With such a belief, a society loses the very glue that keeps a people (nation) united. Typically, language, moral values, and patriotism are some of the common threads that augurs for a cohesive society.

Since absolutes no longer exist, we now have a country, where sex is no longer determined at birth and race is no longer determined by genetics or ancestry.

I can claim to be seven feet tall, though I am only five foot eight; but yet have the legal standing of being a seven-footer, simply because I say it’s so.

A question that readily springs to mind is, “Would you go to a medical professional who only self-identifies as a physician; having never attended medical school?

A society without rules is a society in chaos. We have little kids thinking they are homosexual; illegals who think they have a constitutional right to be in the country.

Values are the DNA of a society and Canada has certainly lost her values in the name of individual freedom. Freedom only works within the context of shared rules or beliefs.

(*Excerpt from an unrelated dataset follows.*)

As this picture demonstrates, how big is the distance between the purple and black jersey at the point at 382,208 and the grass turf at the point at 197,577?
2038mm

A prime example is the game of basketball. Everyone who plays the game agrees to a common set of rules by which the game is played. Within these rules lie the opportunities for individual players to express their uniqueness. But without a common acceptance of the rules of the game, basketball cannot exist.

So it is with Canada, without common acceptance of rules dealing with sexuality, morals law and order, we will no longer exist as a society.

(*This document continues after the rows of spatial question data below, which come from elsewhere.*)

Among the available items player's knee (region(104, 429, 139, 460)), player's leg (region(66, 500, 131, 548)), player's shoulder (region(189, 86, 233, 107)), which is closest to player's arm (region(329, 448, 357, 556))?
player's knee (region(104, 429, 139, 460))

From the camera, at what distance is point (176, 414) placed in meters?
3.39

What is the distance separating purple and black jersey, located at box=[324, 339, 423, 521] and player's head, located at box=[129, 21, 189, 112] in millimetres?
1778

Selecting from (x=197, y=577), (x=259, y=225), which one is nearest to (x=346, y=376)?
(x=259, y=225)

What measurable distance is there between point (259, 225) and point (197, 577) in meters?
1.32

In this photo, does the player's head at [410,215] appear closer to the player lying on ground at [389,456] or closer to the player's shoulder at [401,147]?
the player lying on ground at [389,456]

Yvonne Sam, a retired Head Nurse and Secondary School Teacher, is Vice-president of the Guyana Cultural Association of Montreal. A regular columnist for over two decades with the Montreal Community Contact, her insightful and incursive articles on topics ranging from politics, human rights and immigration, to education and parenting have also appeared in the Huffington Post, Montreal Gazette, XPressbogg and Guyanese OnLine. She is also the recipient of the Governor General of Canada Caring Canadian Citizen Award.